О главном враге сталинизма
Сталин в конце концов уничтожил вокруг себя всех, кто не то чтобы был каким-то сверхъестественным лидером и представлял для него опасность, а лишь имел более или менее выдающиеся вербальные способности. Троцкий, Киров, Бухарин, Зиновьев, Крыленко, множество писателей и журналистов — все это и ораторы, и публицисты, и просто люди, обладавшие оружием речи.
Остались косноязычные дуболомы, кровавые управленцы и исполнители. Ни Микояна, ни Жданова, ни Молотова нельзя сравнить с любым из большевистских цицеронов, убитых коварным горцем, который едва ворочал языком, будто он у него был такой же усохший, как его длань. Хроники съездов, стенограммы — все это невозможно не только понять, но и просто воспринять: лоботомия есть телячья нежность в сравнении с этим насилием над мозговой корой с помощью языка, обутого в сапог тавтологичной риторики, едва годной для тостов, не то что для кафедр.

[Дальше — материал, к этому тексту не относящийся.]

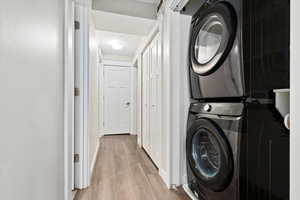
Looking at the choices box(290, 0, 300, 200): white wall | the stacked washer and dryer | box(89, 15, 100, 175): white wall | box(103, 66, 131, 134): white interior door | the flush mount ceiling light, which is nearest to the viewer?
A: box(290, 0, 300, 200): white wall

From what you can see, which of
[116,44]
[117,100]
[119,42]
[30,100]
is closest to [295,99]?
[30,100]

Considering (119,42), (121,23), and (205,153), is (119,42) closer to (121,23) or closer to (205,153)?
(121,23)

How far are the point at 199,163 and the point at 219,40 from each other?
0.97 meters

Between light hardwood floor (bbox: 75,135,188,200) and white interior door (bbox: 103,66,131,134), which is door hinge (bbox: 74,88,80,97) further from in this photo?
white interior door (bbox: 103,66,131,134)

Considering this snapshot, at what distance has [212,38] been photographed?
1119 millimetres

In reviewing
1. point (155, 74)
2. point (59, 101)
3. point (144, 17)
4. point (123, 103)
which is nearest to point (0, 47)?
point (59, 101)

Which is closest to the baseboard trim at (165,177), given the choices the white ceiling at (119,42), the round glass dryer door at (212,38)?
the round glass dryer door at (212,38)

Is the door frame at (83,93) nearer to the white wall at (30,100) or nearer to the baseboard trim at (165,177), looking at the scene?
the white wall at (30,100)

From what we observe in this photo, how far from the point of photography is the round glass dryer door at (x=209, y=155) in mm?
929

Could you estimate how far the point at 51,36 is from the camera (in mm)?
864

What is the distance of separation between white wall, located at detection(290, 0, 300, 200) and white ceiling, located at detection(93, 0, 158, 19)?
197 cm

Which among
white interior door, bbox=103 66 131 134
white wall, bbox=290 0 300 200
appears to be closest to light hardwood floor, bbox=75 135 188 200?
white wall, bbox=290 0 300 200

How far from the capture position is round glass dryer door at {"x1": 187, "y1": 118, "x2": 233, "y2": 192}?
929 millimetres

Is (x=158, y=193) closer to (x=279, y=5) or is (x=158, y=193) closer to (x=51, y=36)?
(x=51, y=36)
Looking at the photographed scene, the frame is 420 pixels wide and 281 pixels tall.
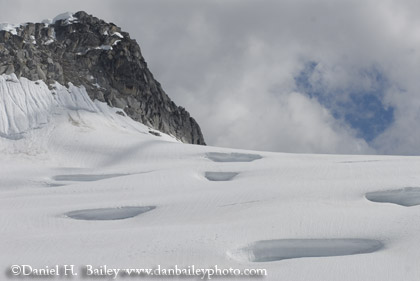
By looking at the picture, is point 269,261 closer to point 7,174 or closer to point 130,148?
point 7,174

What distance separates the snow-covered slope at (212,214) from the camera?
18078 millimetres

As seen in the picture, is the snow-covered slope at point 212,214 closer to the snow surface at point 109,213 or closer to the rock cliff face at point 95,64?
the snow surface at point 109,213

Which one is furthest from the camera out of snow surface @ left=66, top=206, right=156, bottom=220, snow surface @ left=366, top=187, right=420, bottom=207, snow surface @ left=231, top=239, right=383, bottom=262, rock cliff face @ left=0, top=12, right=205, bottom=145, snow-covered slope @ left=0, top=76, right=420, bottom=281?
rock cliff face @ left=0, top=12, right=205, bottom=145

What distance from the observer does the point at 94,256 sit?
18.4 metres

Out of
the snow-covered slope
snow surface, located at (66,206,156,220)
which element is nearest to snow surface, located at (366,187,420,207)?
the snow-covered slope

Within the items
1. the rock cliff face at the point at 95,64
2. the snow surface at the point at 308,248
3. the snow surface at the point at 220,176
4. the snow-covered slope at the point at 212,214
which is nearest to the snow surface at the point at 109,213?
the snow-covered slope at the point at 212,214

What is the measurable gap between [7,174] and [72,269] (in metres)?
24.1

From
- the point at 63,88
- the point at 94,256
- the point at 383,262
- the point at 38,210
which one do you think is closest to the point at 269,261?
the point at 383,262

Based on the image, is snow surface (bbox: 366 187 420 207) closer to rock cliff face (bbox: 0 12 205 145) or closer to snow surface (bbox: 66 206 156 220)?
snow surface (bbox: 66 206 156 220)

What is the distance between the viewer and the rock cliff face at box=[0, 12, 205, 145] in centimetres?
6588

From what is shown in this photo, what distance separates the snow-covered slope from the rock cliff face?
68.9ft

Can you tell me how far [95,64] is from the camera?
76.6 metres

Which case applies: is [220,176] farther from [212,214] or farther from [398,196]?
[398,196]

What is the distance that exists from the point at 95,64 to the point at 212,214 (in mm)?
56616
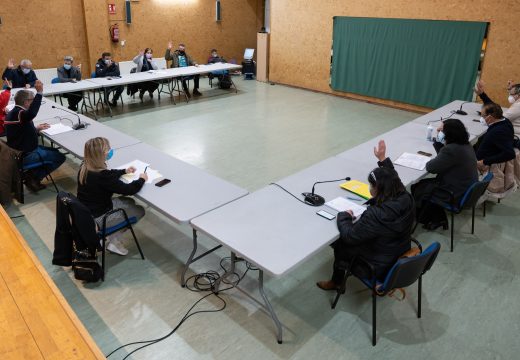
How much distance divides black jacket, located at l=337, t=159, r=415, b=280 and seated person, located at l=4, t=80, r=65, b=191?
3467 mm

Есть что-то хронически мрачное в таком завоевании вербальной русской, хотя и пропагандистской внятности (не мысли и не истины) — вот этой азиатской гортанной фонетикой доблестного коварства. Золотая Орда, поглотив Русь, оставила ей веру и язык. Сталин же растлил старую веру и насадил свою, но самое мрачное: сломал хребет русского языка каблуком бюрократической мертвечины — сигнальной системы, на которой удобней всего сочинять уничтожающие человечность приказы и распоряжения.

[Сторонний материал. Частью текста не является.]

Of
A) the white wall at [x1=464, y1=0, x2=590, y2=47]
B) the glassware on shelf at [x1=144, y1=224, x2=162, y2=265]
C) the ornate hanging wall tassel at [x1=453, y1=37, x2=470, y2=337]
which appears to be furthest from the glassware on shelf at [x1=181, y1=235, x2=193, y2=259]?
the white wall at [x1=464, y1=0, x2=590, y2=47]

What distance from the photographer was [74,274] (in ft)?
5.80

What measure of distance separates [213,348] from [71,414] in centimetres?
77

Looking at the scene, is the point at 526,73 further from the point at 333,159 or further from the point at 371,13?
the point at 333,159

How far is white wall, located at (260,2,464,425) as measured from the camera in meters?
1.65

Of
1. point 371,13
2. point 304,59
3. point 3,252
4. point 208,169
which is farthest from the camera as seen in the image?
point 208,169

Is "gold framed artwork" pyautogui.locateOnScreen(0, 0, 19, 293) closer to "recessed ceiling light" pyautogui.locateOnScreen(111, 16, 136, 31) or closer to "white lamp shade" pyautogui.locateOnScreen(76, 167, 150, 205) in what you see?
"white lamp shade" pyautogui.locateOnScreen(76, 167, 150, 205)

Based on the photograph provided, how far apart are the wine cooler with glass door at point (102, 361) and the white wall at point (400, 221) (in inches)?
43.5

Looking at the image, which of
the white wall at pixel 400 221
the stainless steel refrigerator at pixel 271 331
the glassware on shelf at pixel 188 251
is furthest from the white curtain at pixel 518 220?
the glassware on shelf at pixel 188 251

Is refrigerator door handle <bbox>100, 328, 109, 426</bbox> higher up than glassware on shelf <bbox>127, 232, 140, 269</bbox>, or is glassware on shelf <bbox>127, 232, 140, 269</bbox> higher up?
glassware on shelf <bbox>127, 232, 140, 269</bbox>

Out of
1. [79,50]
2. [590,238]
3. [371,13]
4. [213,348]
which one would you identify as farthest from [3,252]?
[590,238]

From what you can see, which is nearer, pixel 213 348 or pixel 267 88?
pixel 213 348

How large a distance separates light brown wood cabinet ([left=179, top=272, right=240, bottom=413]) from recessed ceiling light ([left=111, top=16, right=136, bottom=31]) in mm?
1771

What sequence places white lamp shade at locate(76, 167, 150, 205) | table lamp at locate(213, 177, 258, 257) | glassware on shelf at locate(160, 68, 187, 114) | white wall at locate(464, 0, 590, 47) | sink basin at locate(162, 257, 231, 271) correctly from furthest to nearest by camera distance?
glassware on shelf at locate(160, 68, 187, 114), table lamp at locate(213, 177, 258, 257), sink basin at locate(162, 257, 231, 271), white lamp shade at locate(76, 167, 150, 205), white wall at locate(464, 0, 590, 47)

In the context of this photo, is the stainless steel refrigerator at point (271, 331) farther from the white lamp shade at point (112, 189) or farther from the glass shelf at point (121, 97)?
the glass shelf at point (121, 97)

Не последнюю роль в этом сыграл его акцент. Вообще, это правильно: смерть как оплот нечистоты должна говорить с человеком на чуждом ему языке, с отчетливым акцентом столь же неведомого, сколь и всемогущего «политконсультанта». Хладнокровно уничтожить крестьянский класс мучительнейшей смертью не смог бы ни царь, ни помещик, ни народоволец. Только абсолютная чуждость Ленина/Сталина самому народу позволила совершить над ним, народом, подобное насилие.
В убийстве главное — отчуждение сторон: палач в таком случае меньше переживает. В то же время и жертва меньше ожесточена, чем если бы знала, что ее убивает родной земеля на поле гражданской несправедливости; жертве легче, и она не противится небытию и меньше склонна ко мщению в потомках, если ей намекнуть, что ее умерщвляет чужеземный враг, это дает ощущение гибели в бою, частицу незряшности. Мне кажется, языковая инаковость Сталина сделала большое дело.

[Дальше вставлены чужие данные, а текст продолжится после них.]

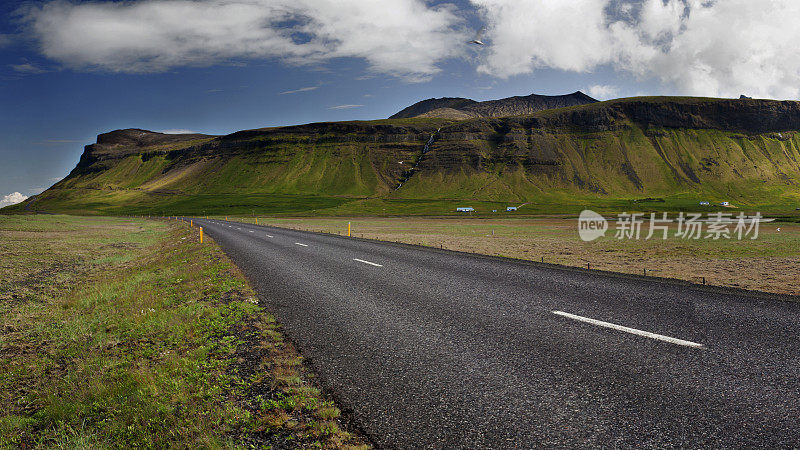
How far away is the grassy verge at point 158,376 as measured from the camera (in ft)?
12.8

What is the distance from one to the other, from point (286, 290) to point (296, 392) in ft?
20.1

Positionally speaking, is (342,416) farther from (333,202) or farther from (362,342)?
(333,202)

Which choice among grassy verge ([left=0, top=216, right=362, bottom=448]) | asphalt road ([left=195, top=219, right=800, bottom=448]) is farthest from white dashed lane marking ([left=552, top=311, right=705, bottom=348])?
grassy verge ([left=0, top=216, right=362, bottom=448])

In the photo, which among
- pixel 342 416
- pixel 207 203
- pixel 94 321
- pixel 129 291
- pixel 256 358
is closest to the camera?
pixel 342 416

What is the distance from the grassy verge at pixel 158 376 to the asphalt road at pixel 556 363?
20.1 inches

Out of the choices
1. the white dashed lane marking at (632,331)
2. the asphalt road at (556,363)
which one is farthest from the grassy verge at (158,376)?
the white dashed lane marking at (632,331)

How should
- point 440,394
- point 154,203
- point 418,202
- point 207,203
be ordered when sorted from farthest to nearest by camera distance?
point 154,203
point 207,203
point 418,202
point 440,394

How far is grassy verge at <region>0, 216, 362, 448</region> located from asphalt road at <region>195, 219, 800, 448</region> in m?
0.51

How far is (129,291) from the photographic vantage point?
12.6 meters

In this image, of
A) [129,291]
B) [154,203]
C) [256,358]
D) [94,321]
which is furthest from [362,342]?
A: [154,203]

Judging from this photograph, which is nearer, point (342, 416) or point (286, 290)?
point (342, 416)

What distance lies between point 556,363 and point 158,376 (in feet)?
16.7

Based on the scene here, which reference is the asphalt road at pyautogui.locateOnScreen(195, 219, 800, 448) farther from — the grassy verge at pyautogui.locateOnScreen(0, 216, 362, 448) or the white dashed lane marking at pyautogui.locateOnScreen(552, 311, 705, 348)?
the grassy verge at pyautogui.locateOnScreen(0, 216, 362, 448)

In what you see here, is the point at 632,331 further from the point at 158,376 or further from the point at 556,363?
the point at 158,376
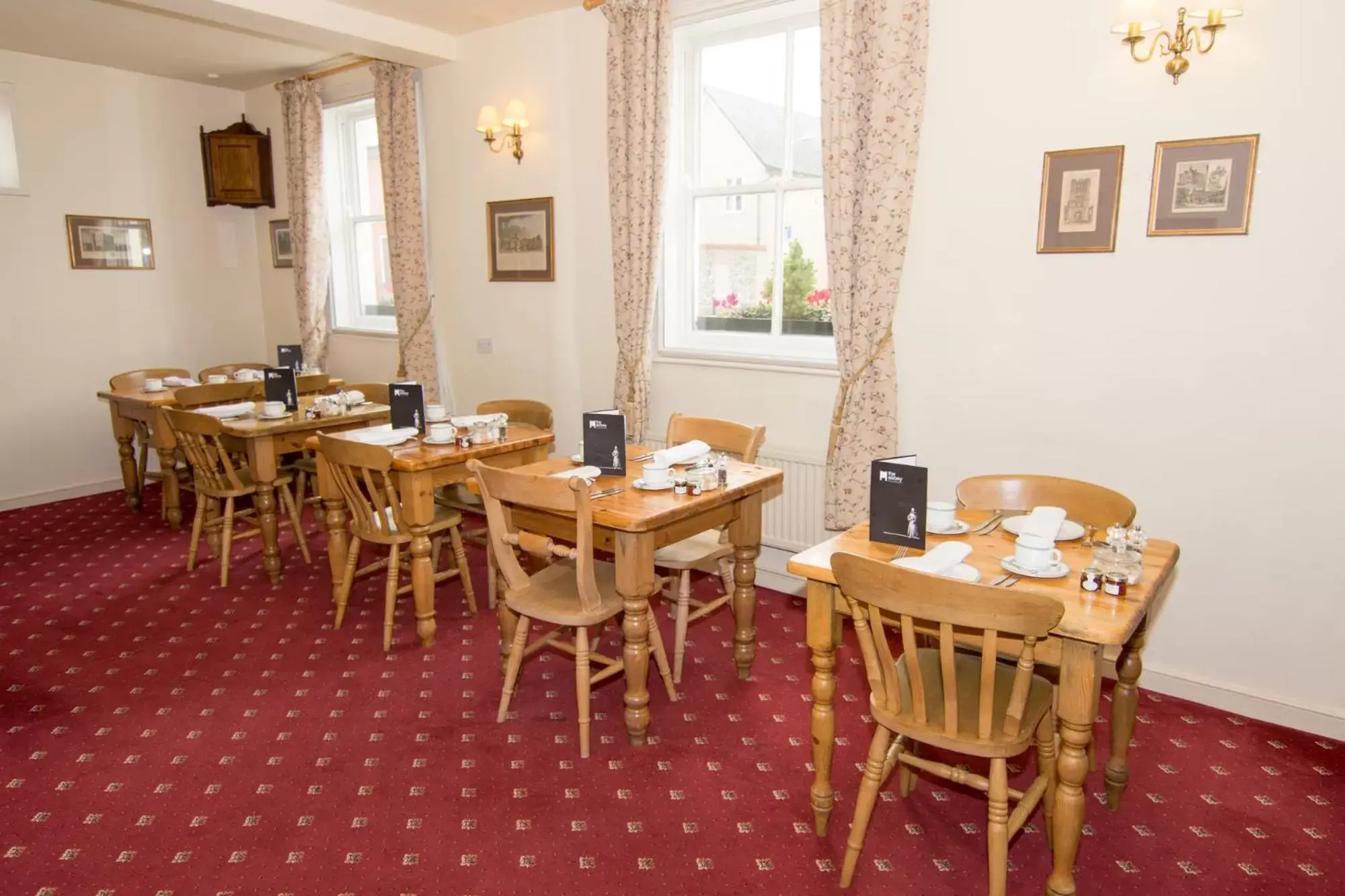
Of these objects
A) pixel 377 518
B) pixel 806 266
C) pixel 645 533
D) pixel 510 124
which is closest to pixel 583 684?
pixel 645 533

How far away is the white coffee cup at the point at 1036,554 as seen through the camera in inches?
82.6

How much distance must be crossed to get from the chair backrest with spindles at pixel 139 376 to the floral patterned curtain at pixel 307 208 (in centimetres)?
89

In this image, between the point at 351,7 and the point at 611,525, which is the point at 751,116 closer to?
the point at 351,7

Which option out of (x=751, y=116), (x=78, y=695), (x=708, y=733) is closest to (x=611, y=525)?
(x=708, y=733)

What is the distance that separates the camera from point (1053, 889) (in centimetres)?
204

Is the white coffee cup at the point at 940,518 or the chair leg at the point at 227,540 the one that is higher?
the white coffee cup at the point at 940,518

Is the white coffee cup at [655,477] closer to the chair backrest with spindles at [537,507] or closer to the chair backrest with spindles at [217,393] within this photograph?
the chair backrest with spindles at [537,507]

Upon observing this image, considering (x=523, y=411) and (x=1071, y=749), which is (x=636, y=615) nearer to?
(x=1071, y=749)

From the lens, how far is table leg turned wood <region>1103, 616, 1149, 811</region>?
2.37 metres

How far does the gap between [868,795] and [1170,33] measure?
2.70 meters

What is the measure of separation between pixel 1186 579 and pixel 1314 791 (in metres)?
0.79

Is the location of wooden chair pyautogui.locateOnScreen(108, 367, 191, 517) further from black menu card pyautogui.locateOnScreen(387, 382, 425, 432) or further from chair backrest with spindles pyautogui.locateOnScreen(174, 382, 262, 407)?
black menu card pyautogui.locateOnScreen(387, 382, 425, 432)

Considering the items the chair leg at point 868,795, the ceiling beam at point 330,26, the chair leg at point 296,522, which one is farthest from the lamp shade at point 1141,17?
the chair leg at point 296,522

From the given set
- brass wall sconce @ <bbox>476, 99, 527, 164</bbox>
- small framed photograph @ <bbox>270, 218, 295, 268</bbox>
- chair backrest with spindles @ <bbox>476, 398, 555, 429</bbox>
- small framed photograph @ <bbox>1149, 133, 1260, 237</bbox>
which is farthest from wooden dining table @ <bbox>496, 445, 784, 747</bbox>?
small framed photograph @ <bbox>270, 218, 295, 268</bbox>
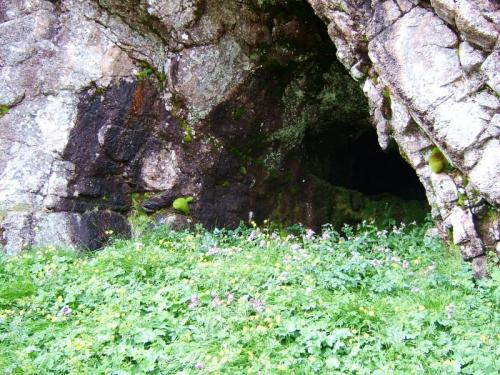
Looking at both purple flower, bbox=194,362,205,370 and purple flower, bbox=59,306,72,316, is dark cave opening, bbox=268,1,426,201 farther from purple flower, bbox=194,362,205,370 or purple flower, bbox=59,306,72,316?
purple flower, bbox=194,362,205,370

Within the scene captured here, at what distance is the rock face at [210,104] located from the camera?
4984 mm

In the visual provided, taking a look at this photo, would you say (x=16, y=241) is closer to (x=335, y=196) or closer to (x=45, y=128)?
(x=45, y=128)

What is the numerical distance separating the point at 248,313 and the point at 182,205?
342cm

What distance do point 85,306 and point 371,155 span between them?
321 inches

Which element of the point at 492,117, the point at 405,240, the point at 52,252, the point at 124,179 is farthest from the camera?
the point at 124,179

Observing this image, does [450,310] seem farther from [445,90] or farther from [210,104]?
[210,104]

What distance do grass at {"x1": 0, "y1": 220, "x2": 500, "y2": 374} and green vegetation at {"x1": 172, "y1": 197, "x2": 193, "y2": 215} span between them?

Акцент его закрепился в русском национальном сознании как страшная угроза, совмещенная с необходимой для выживания покорностью, благом смирения. Диапазон этого полюбовного насилия в русском национальном сознании колеблется от варяжских акцентов Рюриковичей и немецкого Екатерины II до кавказского розлива. Спросите московский плебс, кого он ненавидит, кроме евреев (либералов, которые благодаря «казенным евреям» отделены от еврейского вопроса политически), и вы узнаете, что его ненависть направлена на тех, кто говорит с ним с тем же акцентом, что и его ужасающий кумир.
Просто им нет дела до Youtube’a, чтобы вслушаться в канувшую эпоху. (Кстати, расклад этот напоминает ситуацию с преступной элитой: в XX веке кавказские группировки поднялись и воцарились в России не столько вопреки Сталину, сколько благодаря его разрешительной ауре, благодаря его с ними кровному родству: воровской мир — мир чистогана, там пропаганда бессильна.)
Вот почему русский язык в великой своей ипостаси стихов Мандельштама, Цветаевой, Ахматовой, прозы Платонова, Зощенко оказался главным врагом сталинизма. Не только благодаря имманентной литературоцентричности национального сознания.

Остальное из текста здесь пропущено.